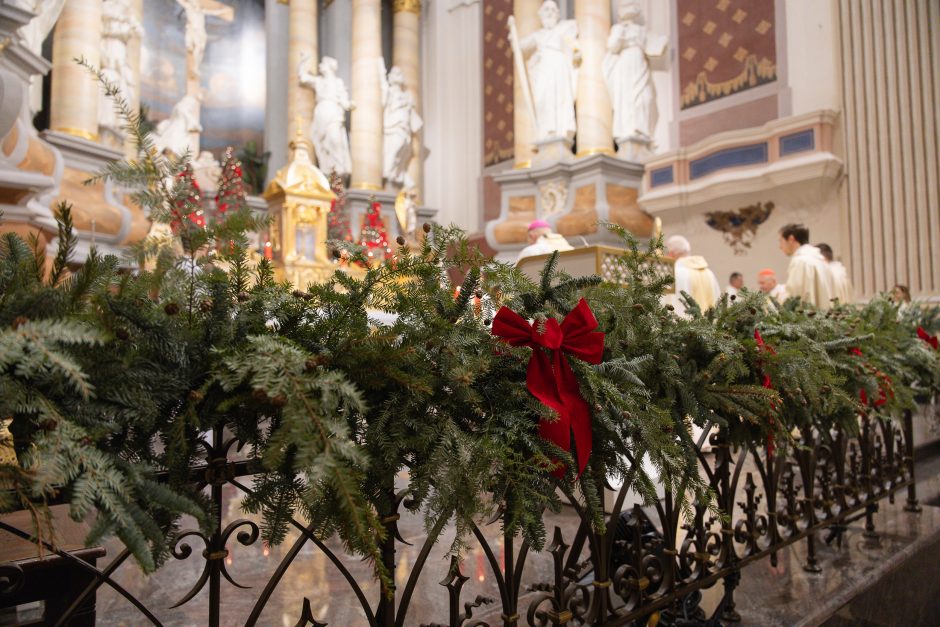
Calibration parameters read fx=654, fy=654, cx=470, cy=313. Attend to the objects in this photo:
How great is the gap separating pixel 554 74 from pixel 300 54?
511 cm

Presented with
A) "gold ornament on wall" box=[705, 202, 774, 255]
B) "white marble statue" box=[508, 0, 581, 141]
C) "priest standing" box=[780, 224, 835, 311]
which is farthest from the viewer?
"white marble statue" box=[508, 0, 581, 141]

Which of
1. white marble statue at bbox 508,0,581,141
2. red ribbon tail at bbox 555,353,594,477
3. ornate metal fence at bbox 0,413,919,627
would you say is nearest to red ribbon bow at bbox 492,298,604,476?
red ribbon tail at bbox 555,353,594,477

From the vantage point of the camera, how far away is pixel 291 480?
3.45ft

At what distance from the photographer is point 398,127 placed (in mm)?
12414

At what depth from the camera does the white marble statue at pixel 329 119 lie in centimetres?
1176

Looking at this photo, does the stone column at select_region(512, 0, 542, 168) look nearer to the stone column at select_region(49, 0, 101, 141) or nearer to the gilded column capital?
the gilded column capital

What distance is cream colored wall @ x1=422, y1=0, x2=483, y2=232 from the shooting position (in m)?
13.2

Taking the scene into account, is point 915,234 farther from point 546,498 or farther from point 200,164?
point 200,164

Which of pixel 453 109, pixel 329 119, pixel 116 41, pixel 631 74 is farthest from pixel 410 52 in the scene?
pixel 116 41

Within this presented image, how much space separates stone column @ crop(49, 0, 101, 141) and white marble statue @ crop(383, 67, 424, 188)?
17.4ft

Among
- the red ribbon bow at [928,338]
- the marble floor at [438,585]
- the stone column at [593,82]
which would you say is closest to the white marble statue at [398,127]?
the stone column at [593,82]

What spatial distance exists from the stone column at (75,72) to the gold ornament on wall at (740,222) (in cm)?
796

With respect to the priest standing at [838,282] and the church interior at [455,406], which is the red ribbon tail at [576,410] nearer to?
the church interior at [455,406]

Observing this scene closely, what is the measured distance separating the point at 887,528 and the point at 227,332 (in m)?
3.51
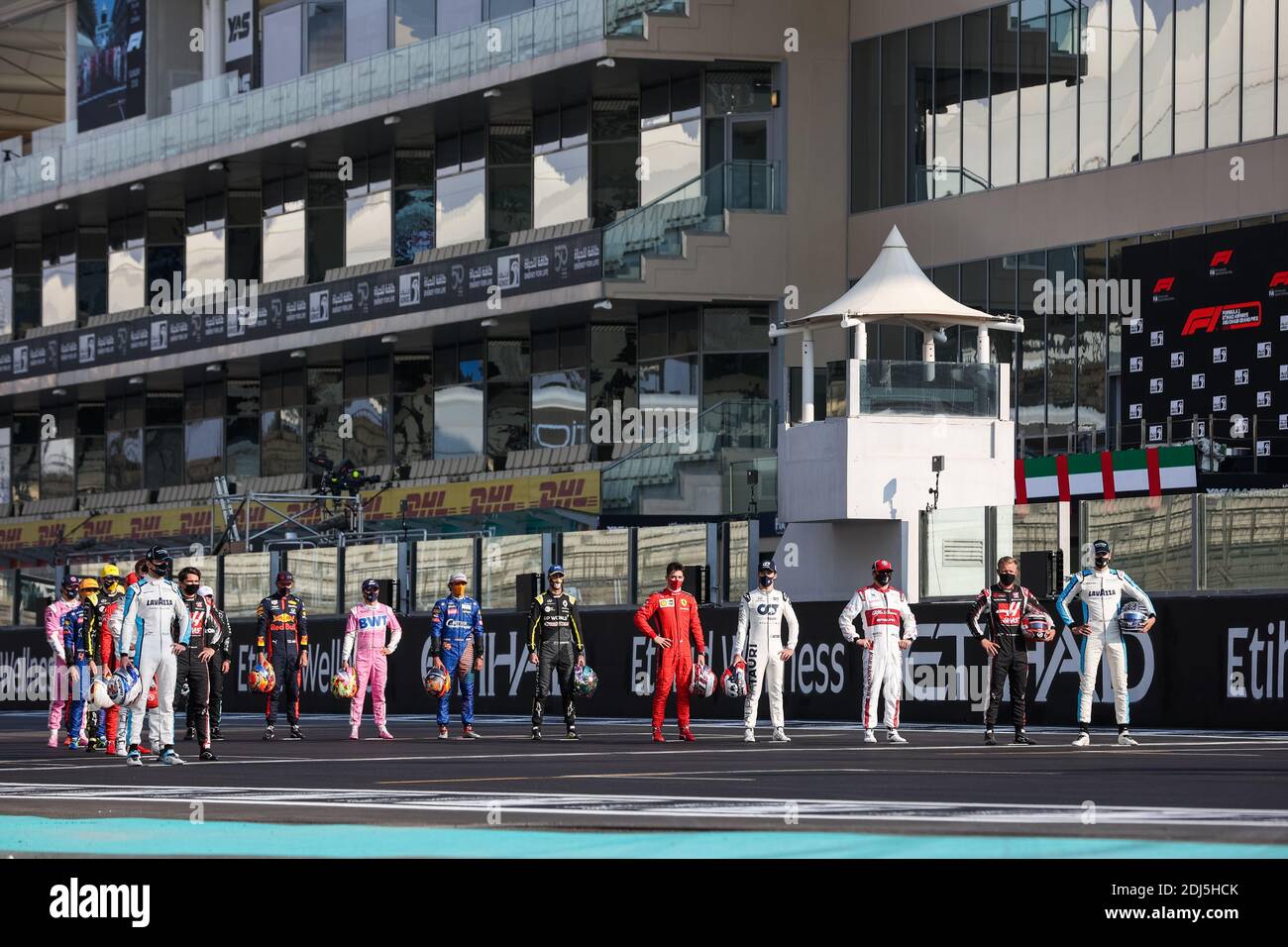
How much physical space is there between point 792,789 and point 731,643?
1444 cm

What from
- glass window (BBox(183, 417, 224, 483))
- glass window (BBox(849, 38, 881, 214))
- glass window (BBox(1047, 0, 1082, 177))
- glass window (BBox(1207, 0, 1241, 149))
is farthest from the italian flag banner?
glass window (BBox(183, 417, 224, 483))

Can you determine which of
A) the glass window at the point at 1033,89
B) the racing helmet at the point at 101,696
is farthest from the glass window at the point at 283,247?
the racing helmet at the point at 101,696

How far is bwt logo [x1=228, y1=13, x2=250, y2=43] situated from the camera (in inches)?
2308

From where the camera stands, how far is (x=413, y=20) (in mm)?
53312

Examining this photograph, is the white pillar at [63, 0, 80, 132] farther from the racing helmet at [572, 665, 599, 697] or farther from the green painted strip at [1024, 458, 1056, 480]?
the racing helmet at [572, 665, 599, 697]

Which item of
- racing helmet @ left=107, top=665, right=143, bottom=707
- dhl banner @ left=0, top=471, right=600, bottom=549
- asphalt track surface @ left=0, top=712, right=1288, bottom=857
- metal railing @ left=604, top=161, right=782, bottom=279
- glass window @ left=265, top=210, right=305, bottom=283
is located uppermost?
glass window @ left=265, top=210, right=305, bottom=283

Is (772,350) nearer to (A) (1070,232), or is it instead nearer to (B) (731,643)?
(A) (1070,232)

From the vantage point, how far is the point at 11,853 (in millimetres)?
11594

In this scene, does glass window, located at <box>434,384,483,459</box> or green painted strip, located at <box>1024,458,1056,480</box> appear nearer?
green painted strip, located at <box>1024,458,1056,480</box>

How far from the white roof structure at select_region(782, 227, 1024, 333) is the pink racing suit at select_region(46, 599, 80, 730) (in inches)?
472

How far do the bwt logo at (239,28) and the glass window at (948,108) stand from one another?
71.1 ft

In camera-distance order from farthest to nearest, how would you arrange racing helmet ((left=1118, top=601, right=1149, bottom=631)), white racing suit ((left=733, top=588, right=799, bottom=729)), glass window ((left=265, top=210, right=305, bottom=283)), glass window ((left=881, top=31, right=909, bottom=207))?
1. glass window ((left=265, top=210, right=305, bottom=283))
2. glass window ((left=881, top=31, right=909, bottom=207))
3. white racing suit ((left=733, top=588, right=799, bottom=729))
4. racing helmet ((left=1118, top=601, right=1149, bottom=631))

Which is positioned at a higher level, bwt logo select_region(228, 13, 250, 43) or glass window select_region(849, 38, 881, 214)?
bwt logo select_region(228, 13, 250, 43)

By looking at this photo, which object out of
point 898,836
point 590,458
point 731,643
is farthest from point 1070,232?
point 898,836
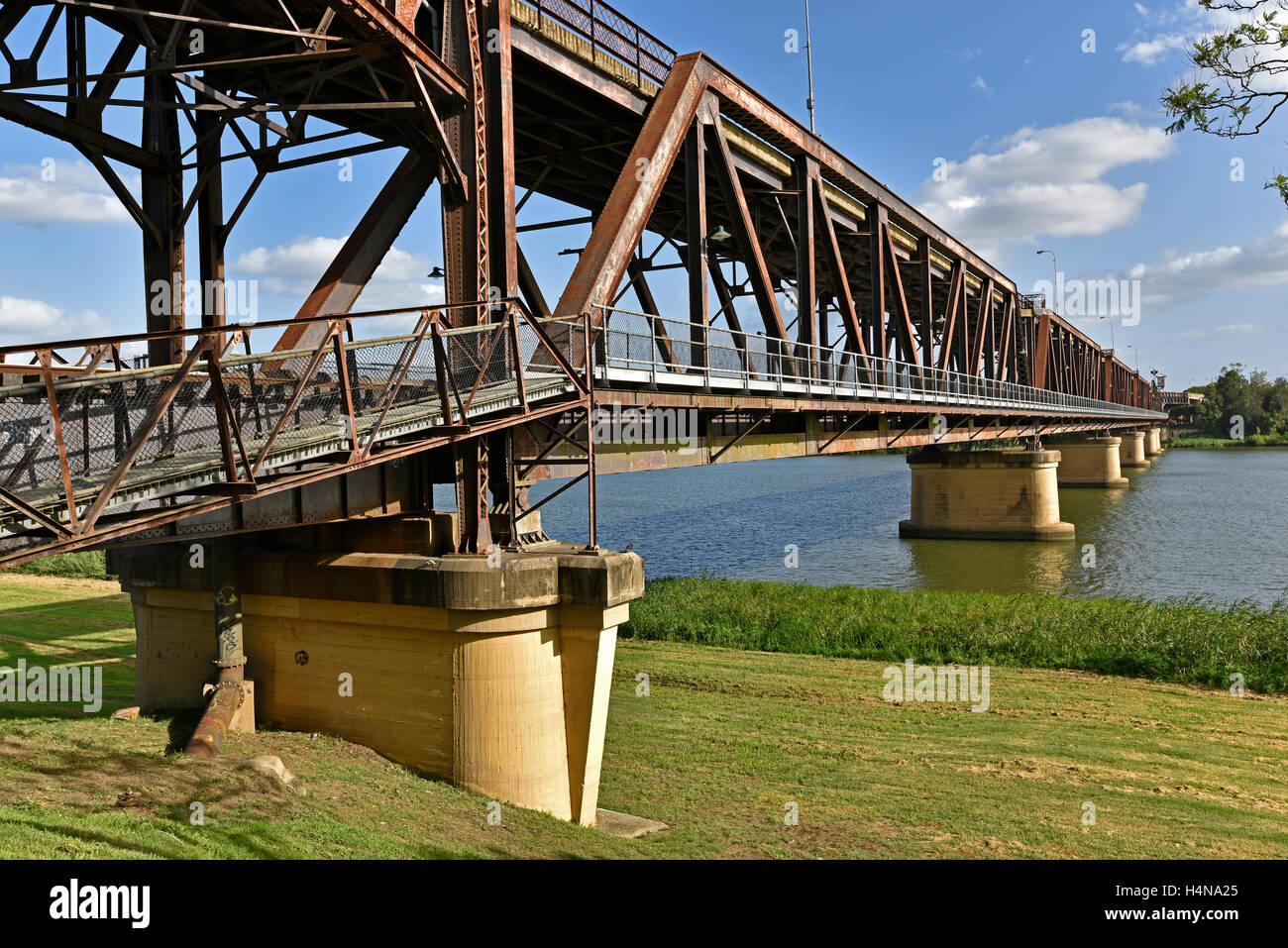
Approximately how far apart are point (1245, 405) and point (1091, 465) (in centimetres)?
11454

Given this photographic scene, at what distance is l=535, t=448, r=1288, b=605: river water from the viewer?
34281mm

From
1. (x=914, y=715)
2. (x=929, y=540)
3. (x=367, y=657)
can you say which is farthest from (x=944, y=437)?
(x=367, y=657)

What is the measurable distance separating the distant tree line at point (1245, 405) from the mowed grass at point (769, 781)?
176 meters

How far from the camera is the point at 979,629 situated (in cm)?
2194

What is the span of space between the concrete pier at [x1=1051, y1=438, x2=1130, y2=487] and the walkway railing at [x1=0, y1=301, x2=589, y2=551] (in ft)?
265

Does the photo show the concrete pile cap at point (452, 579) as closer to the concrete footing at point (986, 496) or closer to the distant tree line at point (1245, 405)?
the concrete footing at point (986, 496)

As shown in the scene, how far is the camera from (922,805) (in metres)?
11.8

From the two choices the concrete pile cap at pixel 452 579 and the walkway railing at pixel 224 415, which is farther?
the concrete pile cap at pixel 452 579

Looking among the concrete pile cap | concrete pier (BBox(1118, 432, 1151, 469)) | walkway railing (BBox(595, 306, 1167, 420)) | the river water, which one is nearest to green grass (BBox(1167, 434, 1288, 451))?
concrete pier (BBox(1118, 432, 1151, 469))

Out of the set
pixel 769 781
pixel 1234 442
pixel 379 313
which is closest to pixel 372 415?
pixel 379 313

= = = = =

» Exercise: Repeat all the records above word for word, but leave out the pictures.

» Answer:
Calibration parameters read fx=654, fy=654, cx=470, cy=313. Attend to the objects in this photo:
How great is the gap separating pixel 554 74 from pixel 300 54?
511 cm

Presented with
A) "gold ornament on wall" box=[705, 202, 774, 255]
B) "white marble statue" box=[508, 0, 581, 141]
C) "priest standing" box=[780, 224, 835, 311]
which is farthest from the viewer?
"white marble statue" box=[508, 0, 581, 141]

Which of
1. white marble statue at bbox 508,0,581,141
2. red ribbon tail at bbox 555,353,594,477
3. ornate metal fence at bbox 0,413,919,627
would you say is nearest to red ribbon bow at bbox 492,298,604,476?
red ribbon tail at bbox 555,353,594,477

From the vantage point of the camera, how far away is pixel 291 480?
3.45ft

At what distance from the photographer is point 398,127 placed (in mm)?
12414

At what depth from the camera does the white marble statue at pixel 329 119 lie in centimetres?
1176

Looking at this photo, does the stone column at select_region(512, 0, 542, 168) look nearer to the stone column at select_region(49, 0, 101, 141) or nearer to the gilded column capital?
the gilded column capital

What distance is cream colored wall @ x1=422, y1=0, x2=483, y2=232 from the shooting position (in m)?
13.2

Taking the scene into account, is point 915,234 farther from point 546,498 or farther from point 200,164?
point 200,164

Which of pixel 453 109, pixel 329 119, pixel 116 41, pixel 631 74 is farthest from pixel 410 52 in the scene?
pixel 116 41

Within this presented image, how much space separates stone column @ crop(49, 0, 101, 141) and white marble statue @ crop(383, 67, 424, 188)?
17.4ft

Among
- the red ribbon bow at [928,338]
- the marble floor at [438,585]
- the stone column at [593,82]
which would you say is closest to the white marble statue at [398,127]?
the stone column at [593,82]

What spatial distance exists from the stone column at (75,72) to the gold ornament on wall at (740,222) (in cm)?
796

With respect to the priest standing at [838,282] and the church interior at [455,406], which is the red ribbon tail at [576,410] nearer to?
the church interior at [455,406]

Observing this scene closely, what is the measured distance separating the point at 887,528 and the point at 227,332 (in m)?
3.51
How much physical space is there between point 792,789 and point 731,643?
1444 cm

What from
- glass window (BBox(183, 417, 224, 483))
- glass window (BBox(849, 38, 881, 214))
- glass window (BBox(1047, 0, 1082, 177))
- glass window (BBox(1207, 0, 1241, 149))
is farthest from the italian flag banner?
glass window (BBox(183, 417, 224, 483))

Can you determine which of
A) the glass window at the point at 1033,89
B) the racing helmet at the point at 101,696
is farthest from the glass window at the point at 283,247?
the racing helmet at the point at 101,696

How far is bwt logo [x1=228, y1=13, x2=250, y2=43] situated from the camera (in inches)?
2308

From where the camera stands, how far is (x=413, y=20) (in mm)?
53312

Examining this photograph, is the white pillar at [63, 0, 80, 132] farther from the racing helmet at [572, 665, 599, 697] or farther from the green painted strip at [1024, 458, 1056, 480]?
the racing helmet at [572, 665, 599, 697]

Which item of
- racing helmet @ left=107, top=665, right=143, bottom=707
- dhl banner @ left=0, top=471, right=600, bottom=549
- asphalt track surface @ left=0, top=712, right=1288, bottom=857
- metal railing @ left=604, top=161, right=782, bottom=279
- glass window @ left=265, top=210, right=305, bottom=283
is located uppermost?
glass window @ left=265, top=210, right=305, bottom=283

Is (772,350) nearer to (A) (1070,232), or is it instead nearer to (B) (731,643)?
(A) (1070,232)

From the vantage point, how far is the point at 11,853 (in millimetres)?
11594

In this scene, does glass window, located at <box>434,384,483,459</box> or green painted strip, located at <box>1024,458,1056,480</box> appear nearer?
green painted strip, located at <box>1024,458,1056,480</box>

How far from the white roof structure at select_region(782, 227, 1024, 333) is the pink racing suit at select_region(46, 599, 80, 730) (in inches)?
472

How far do the bwt logo at (239,28) and the glass window at (948,108) stand from one another?
71.1 ft

In camera-distance order from farthest to nearest, how would you arrange racing helmet ((left=1118, top=601, right=1149, bottom=631)), white racing suit ((left=733, top=588, right=799, bottom=729)), glass window ((left=265, top=210, right=305, bottom=283)), glass window ((left=881, top=31, right=909, bottom=207))?
1. glass window ((left=265, top=210, right=305, bottom=283))
2. glass window ((left=881, top=31, right=909, bottom=207))
3. white racing suit ((left=733, top=588, right=799, bottom=729))
4. racing helmet ((left=1118, top=601, right=1149, bottom=631))

Which is positioned at a higher level, bwt logo select_region(228, 13, 250, 43) or glass window select_region(849, 38, 881, 214)?
bwt logo select_region(228, 13, 250, 43)

By looking at this photo, which object out of
point 898,836
point 590,458
point 731,643
is farthest from point 1070,232?
point 898,836
Approximately how far apart are point (1245, 405) and point (1091, 465) (in centimetres)?
11454

Given this photographic scene, at what distance is l=535, t=448, r=1288, b=605: river water from the viewer?
34281mm

From
1. (x=914, y=715)
2. (x=929, y=540)
3. (x=367, y=657)
can you say which is farthest from (x=944, y=437)?
(x=367, y=657)

What is the measurable distance separating the distant tree line at point (1245, 405) from the mowed grass at point (769, 781)?
176 meters

How far from the camera is the point at 979,629 situated (in cm)?
2194

What is the span of space between the concrete pier at [x1=1051, y1=438, x2=1130, y2=487] and the walkway railing at [x1=0, y1=301, x2=589, y2=551] (in ft)?
265

Does the photo show the concrete pile cap at point (452, 579) as closer to the concrete footing at point (986, 496) or closer to the distant tree line at point (1245, 405)?
the concrete footing at point (986, 496)

As shown in the scene, how far is the camera from (922,805) (in metres)?
11.8

From the two choices the concrete pile cap at pixel 452 579 and the walkway railing at pixel 224 415, which is farther?
the concrete pile cap at pixel 452 579

Looking among the concrete pile cap | concrete pier (BBox(1118, 432, 1151, 469)) | walkway railing (BBox(595, 306, 1167, 420)) | the river water, which one is nearest to green grass (BBox(1167, 434, 1288, 451))?
concrete pier (BBox(1118, 432, 1151, 469))

Out of the set
pixel 769 781
pixel 1234 442
pixel 379 313
which is closest to pixel 372 415?
pixel 379 313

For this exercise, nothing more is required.